Passage for review:
—————

Frontline

 

Data Mining in the Information Age
by Jon Bashor

The information age is generating virtual mountains of useful data, including huge libraries of electronic information stored in computers around the world. The problem now is how to get at it.

While no one doubts that it is a valuable resource, the sheer volume of stored data has made finding and retrieving small files of valuable information - a process known as "datamining" - increasingly difficult. At a July workshop organized by Berkeley Lab computer scientists, experts from various fields met to discuss standards and practices to improve what they call "metadata," the information system which helps users make sense of libraries of stored data.

"Metadata facilitates access, use and sharing of stored data across cyberspace and time by systematically describing the content, structure and semantics of data residing in databases or files," says Berkeley Lab's Frank Olken, program committee chairman.

The main sponsor of the three-day workshop was the U.S. Environmental Protection Agency, which has amassed volumes of environmental data. To make and defend policies today, the EPA needs to access data from many sources, ensure its validity, and integrate many perspectives, such as air quality, land use, water quality and chemical toxicity. The agency plans to open access of its databases to the public via the World Wide Web. This will make environmental information available to decision-makers in government and private enterprise, and address the general public's right to know about conditions in their communities.

The workshop was held under the auspices of the International Organization for Standardization's (ISO) Joint Technical Committee on Information Standards. The goal of the workshop, said Bruce Bargmeyer, manager of EPA's Information and Data Management Program, was to bring together metadata experts from a variety of fields and try to find common ways to share data.

—————

Work task 1:
According to the article on data mining, who was the main sponsor of the three-day workshop?
Work task 2:
Quote the article on data mining between "The information age is" and "of stored data.", inclusive.
The items have nothing to do with the article on data mining.

Information:
—————

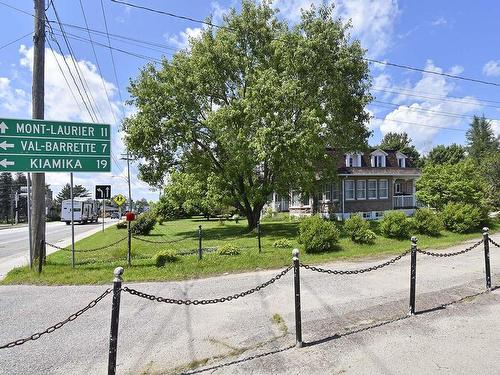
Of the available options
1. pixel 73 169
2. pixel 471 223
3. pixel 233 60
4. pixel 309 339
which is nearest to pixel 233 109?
pixel 233 60

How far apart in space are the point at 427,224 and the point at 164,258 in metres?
12.1

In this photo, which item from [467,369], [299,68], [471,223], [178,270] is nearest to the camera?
[467,369]

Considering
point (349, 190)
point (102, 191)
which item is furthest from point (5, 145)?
point (349, 190)

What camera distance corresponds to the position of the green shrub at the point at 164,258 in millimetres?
11429

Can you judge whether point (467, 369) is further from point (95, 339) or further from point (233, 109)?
point (233, 109)

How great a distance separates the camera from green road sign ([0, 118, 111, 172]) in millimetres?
10766

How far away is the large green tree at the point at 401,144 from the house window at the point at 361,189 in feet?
147

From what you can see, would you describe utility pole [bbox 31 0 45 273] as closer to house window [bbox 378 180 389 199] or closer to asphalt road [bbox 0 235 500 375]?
asphalt road [bbox 0 235 500 375]

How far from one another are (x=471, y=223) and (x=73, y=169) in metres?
17.6

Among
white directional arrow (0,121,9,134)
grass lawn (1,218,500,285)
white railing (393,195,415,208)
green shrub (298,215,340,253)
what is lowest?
grass lawn (1,218,500,285)

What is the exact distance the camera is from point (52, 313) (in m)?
7.02

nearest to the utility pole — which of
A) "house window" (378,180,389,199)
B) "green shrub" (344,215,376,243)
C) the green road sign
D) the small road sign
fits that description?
the green road sign

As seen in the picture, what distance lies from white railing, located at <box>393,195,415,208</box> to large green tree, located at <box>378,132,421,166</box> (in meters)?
39.1

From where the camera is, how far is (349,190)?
3294 cm
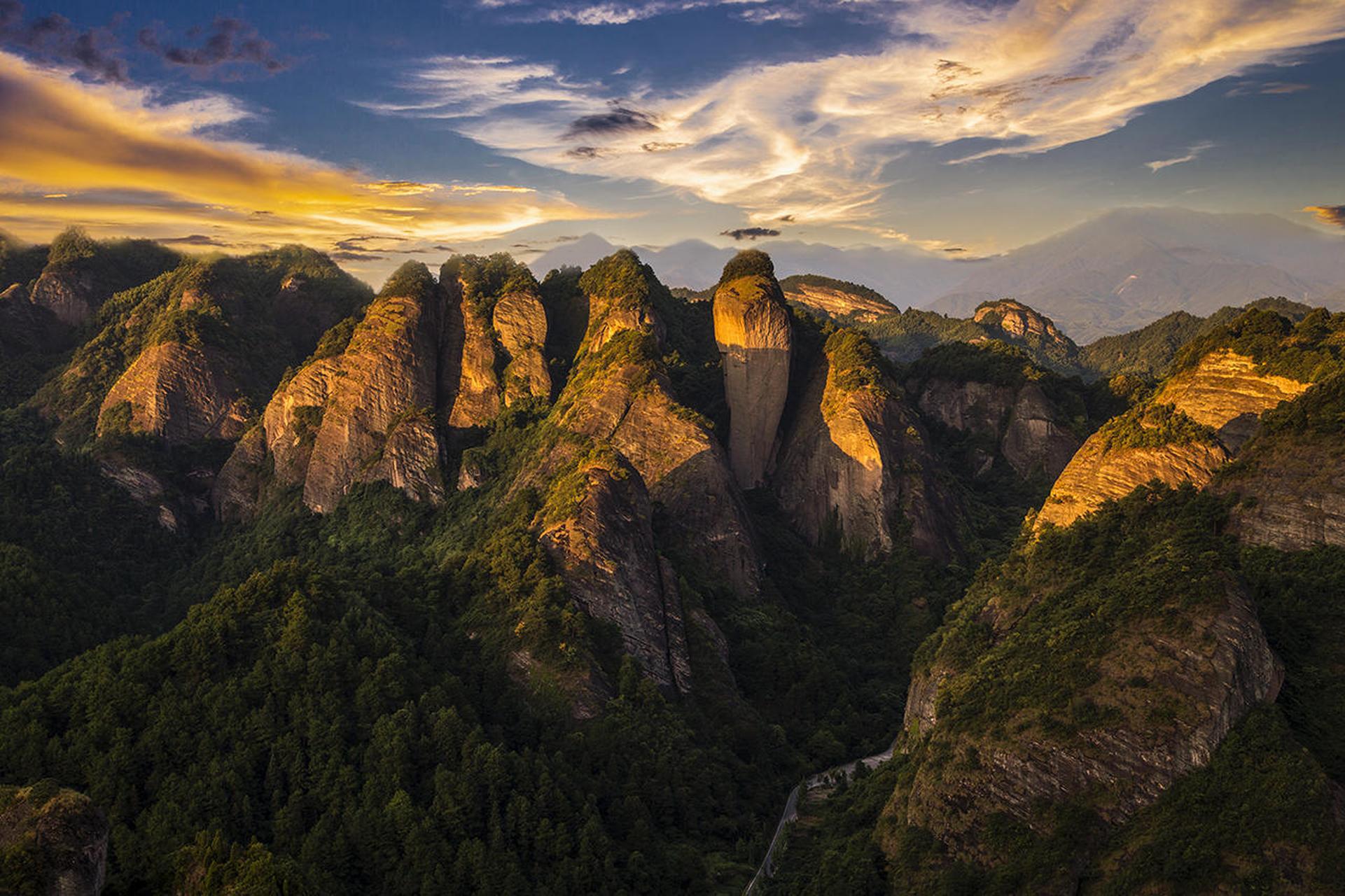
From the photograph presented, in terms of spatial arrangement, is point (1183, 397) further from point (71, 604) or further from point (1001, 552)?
point (71, 604)

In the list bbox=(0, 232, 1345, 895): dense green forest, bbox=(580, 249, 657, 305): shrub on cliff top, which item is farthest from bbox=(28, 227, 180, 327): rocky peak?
bbox=(580, 249, 657, 305): shrub on cliff top

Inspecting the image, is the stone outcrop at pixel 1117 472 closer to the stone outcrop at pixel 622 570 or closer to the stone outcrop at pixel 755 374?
the stone outcrop at pixel 622 570

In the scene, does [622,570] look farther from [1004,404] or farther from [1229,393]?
[1004,404]

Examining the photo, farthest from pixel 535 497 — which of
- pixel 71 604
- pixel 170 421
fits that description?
pixel 170 421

—————

Task output 1:
The U.S. Environmental Protection Agency.

Task output 2:
The information age is generating virtual mountains of useful data, including huge libraries of electronic information stored in computers around the world. The problem now is how to get at it.

While no one doubts that it is a valuable resource, the sheer volume of stored data has made finding and retrieving small files of valuable information - a process known as "datamining" - increasingly difficult. At a July workshop organized by Berkeley Lab computer scientists, experts from various fields met to discuss standards and practices to improve what they call "metadata," the information system which helps users make sense of libraries of stored data.